Forse siamo divenuti troppo narcisi per mostrarci come veramente siamo. Amare è scoprirsi, arrendersi all’altro, essere prede di ansie nuove e non razionalizzabili. Il tempo assume dimensioni diverse . L’attesa lo dilata e la presenza dell’amato lo contrae. Ci sembra sempre troppo poco.

Anche questo ci dà un brivido di paura.

Oggi prevale lo smarrimento sull’abbandono.

Si per amare occorre un grande coraggio. E’ più sicuro vivacchiare. Però c’è la stessa differenza tra chi naviga lungo la costa, al riparo delle insenature e chi affronta l’oceano.

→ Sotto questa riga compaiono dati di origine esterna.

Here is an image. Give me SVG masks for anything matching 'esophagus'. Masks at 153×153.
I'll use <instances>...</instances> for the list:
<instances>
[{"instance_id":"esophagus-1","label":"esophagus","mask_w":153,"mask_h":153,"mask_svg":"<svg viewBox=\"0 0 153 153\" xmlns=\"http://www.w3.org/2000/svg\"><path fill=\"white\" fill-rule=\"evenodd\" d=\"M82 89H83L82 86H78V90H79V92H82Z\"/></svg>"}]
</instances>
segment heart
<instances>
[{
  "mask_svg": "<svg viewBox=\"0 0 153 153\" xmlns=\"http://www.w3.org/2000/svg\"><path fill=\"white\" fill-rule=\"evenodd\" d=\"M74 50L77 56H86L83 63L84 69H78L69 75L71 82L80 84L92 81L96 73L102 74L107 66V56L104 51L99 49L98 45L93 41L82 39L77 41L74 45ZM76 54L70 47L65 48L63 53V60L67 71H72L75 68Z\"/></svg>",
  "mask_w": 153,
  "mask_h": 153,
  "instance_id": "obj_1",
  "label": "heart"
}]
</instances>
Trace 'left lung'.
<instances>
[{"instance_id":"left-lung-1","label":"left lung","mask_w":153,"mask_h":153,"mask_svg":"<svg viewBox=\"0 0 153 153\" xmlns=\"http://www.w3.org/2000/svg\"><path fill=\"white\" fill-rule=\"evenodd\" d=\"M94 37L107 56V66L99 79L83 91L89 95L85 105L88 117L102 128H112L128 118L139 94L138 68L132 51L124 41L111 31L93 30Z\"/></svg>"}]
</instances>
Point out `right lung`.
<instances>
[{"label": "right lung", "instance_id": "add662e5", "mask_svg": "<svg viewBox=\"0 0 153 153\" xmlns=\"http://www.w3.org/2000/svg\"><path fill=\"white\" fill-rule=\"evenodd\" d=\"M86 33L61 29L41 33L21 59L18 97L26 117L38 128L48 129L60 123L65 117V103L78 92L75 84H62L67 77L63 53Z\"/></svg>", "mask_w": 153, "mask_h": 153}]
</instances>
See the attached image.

L’amore è navigare sulle onde, è la paura della tempesta, è la vertigine che ti da essere su una barca con il mare grosso. A volte si può anche naufragare. Ma allora si fa come Robinson; si sopravvive e ci si ripara, ma poi si costruisce una zattera e si riaffronta l’oceano. O si resta soli sull’isola deserta.

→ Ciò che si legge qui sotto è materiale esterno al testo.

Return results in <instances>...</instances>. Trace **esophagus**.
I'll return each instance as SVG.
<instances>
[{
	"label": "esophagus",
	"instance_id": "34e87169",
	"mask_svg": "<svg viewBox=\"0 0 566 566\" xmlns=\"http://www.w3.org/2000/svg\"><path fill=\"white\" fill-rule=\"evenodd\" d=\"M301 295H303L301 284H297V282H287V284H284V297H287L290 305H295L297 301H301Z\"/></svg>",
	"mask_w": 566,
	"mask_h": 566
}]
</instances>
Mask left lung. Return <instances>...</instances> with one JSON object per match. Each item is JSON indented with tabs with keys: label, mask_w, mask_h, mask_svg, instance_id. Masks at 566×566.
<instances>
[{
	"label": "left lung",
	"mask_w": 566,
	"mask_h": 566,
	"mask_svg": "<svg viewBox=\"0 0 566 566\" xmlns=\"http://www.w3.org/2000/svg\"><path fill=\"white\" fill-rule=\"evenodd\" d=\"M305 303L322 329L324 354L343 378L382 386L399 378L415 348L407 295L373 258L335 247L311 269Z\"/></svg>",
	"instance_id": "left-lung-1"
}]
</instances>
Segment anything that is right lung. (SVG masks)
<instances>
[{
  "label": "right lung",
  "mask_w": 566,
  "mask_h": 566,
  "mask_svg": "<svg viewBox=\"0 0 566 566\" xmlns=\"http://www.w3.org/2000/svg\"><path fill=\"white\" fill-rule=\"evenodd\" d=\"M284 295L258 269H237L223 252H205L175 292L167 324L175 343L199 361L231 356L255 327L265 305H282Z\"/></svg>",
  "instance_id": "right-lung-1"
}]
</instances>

Io sono fermamente convinto che ogni qual volta ci rendiamo conto che non possiamo esprimere liberamente ed al massimo delle potenzialità la nostra affettività, noi non viviamo pienamente la nostra vita.

Prima o poi dovremmo fare i conti con i “rimpianti” e i rimpianti uccidono.

Amare non vuol dire rinunciare a se stessi ai propri interessi, anzi vuol dire “condividerli”. Vuol dire quasi vivere due volte. Oggi si sta perdendo la capacità di condividere la nostra anima con qualcuno. Io penso che questo sia una delle più grandi cause di malattia. La solitudine profonda ci procura una perdita di significato e questo ci fa ammalare.

Amare è uscire dal proprio piccolo mondo, dai nostri problemi quotidiani, dalle nostre relazioni spesso fatte di conflitti familiari e si allarga il cuore.

“Amor c’ha nullo amato amar perdona

mi perse del costui piacer sì forte

che, come vedi, ancor non m’abbandona”

Chi meglio di Dante ha saputo racchiudere in questi versi l’essenza dell’amore che è si contraddizione, ma anche sentimento così forte che anche Dante di commuove.

Allora io mi chiedo: “ma sappiamo commuoverci? Abbiamo questo coraggio?”  

Mi torna in mente una frase della scrittrice Lucia Alberti:

“L’amore è per i coraggiosi. Tutto il resto è coppia”.